Tradition and God’s Word
Mark 7 tells one of the more well-known accounts of Jesus' confrontations with the Pharisees. The Pharisees and some scribes had seen Jesus' disciples eating with “impure” or unwashed hands. The tradition of the elders was that they were to wash their hands very carefully before eating, and then when they return from the market place they would not eat unless carefully cleaning themselves. Additionally, “there are many other things which they have received in order to observe, such as the washing of cups and pitchers and copper pots.” So these Pharisees confronted Jesus about his disciples not doing this: “Why do Your disciples not walk according to the tradition of the elders, but eat their bread with impure hands?” (v. 5)
Before considering Jesus’ answer, let’t note a few items. First, there is something good about keeping yourself clean. Washing hands before you eat is good practice; there was nothing inherently wrong here, and most of us would promote this as healthy practice. Second, tradition, in itself, is not the problem. It is simply something that is passed down to others. Tradition is unavoidable in many ways. Coupled with being clean in this context, tradition can be noteworthy and good. It is something we might all like to pass down to our children. Third, notice that the appeal of the Pharisees is the tradition. They did not ask about the disciples breaking the Law of God.

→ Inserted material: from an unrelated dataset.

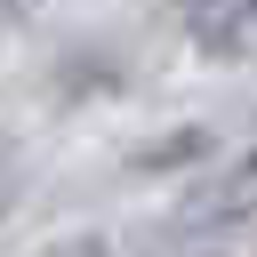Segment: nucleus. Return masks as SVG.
Returning a JSON list of instances; mask_svg holds the SVG:
<instances>
[{"mask_svg":"<svg viewBox=\"0 0 257 257\" xmlns=\"http://www.w3.org/2000/svg\"><path fill=\"white\" fill-rule=\"evenodd\" d=\"M185 32L209 64H257V0H193Z\"/></svg>","mask_w":257,"mask_h":257,"instance_id":"nucleus-1","label":"nucleus"},{"mask_svg":"<svg viewBox=\"0 0 257 257\" xmlns=\"http://www.w3.org/2000/svg\"><path fill=\"white\" fill-rule=\"evenodd\" d=\"M257 201V153L233 169V185H201L193 201H185V217H233V209H249Z\"/></svg>","mask_w":257,"mask_h":257,"instance_id":"nucleus-2","label":"nucleus"},{"mask_svg":"<svg viewBox=\"0 0 257 257\" xmlns=\"http://www.w3.org/2000/svg\"><path fill=\"white\" fill-rule=\"evenodd\" d=\"M8 193H16V153L0 145V201H8Z\"/></svg>","mask_w":257,"mask_h":257,"instance_id":"nucleus-3","label":"nucleus"}]
</instances>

The essence of Jesus’ response is: first, He called these Pharisees hypocrites; second, He quoted Isaiah 29; third, He showed how they were placing their traditions above God’s commandments.
Isaiah 29 comes in the middle of a context in which Isaiah is rebuking God’s people for the sins of idolatry and apathy toward His covenant. The first chapter of Isaiah rebukes Israel for merely going through the motions without really desiring to please God. They were offering their sacrifices, but then they were going out and committing all kinds of evil. Ironically, Isaiah does tell the people to wash themselves and make themselves clean (Isa 1:16). However, his emphasis was not physical, spiritual: “Remove the evil of your deeds from My sight.” This was the way they were to clean themselves, and it is a far more important kind of washing than we can ever do with the hands.
In Isaiah 29, one of the phrases is this: "their reverence for Me consists of tradition learned by rote" (v. 13). That is, the extent of their respect for God was, at best, learned tradition. That tradition was not in itself the Law. They appeared to care little for the Law itself, but were concerned about keeping a tradition in place even though it was not Law.
When Jesus called the Pharisees hypocrites, He was noting how they were neglecting the commandments of God for the sake of their traditions. Now here they were chastising others for failing to keep a tradition while they themselves were guilty of the violation of God’s commands. The beam in their eye was much larger than any speck in the eyes of the disciples of Jesus, who were not breaking God’s Law on this occasion.
Traditions are a part of life. We really cannot do without them. To one degree or another, all that we know is passed down. Railing against tradition just because something is a tradition is rather naive. Even the commands of God are traditions handed down to us (2 Thess 2:15).
How we act about these traditions may be another matter. Again, we must distinguish between traditions that are commandments of God and traditions that are handed down otherwise. If we put man-made traditions on par with, or even over, God’s word, then we are guilty of something very insidious. This is the point made in Isaiah 29:15-16. By putting their own traditions on par with God’s commands, they were essentially saying that they were God’s equal. They were guilty of pulling God down to their level and acting as though He did not have sufficient understanding of what they needed. They were smarter than God. If we think that breaking our own human traditions is on par with breaking God’s word, then we are guilty of bringing God down to our level. That’s serious business for which we need to repent.
Jesus illustrated how they had disrespected God by showing their neglect of the command to honor father and mother. They were more concerned about washing their hands than they were about caring for their parents. Talk about upside down! Yet, if we are not careful, we can fall into the same trap. Human traditions change, but what we receive from God's word will never change. Let us be careful to make that distinction. Even more, let us always be careful to engage in God's will over our own.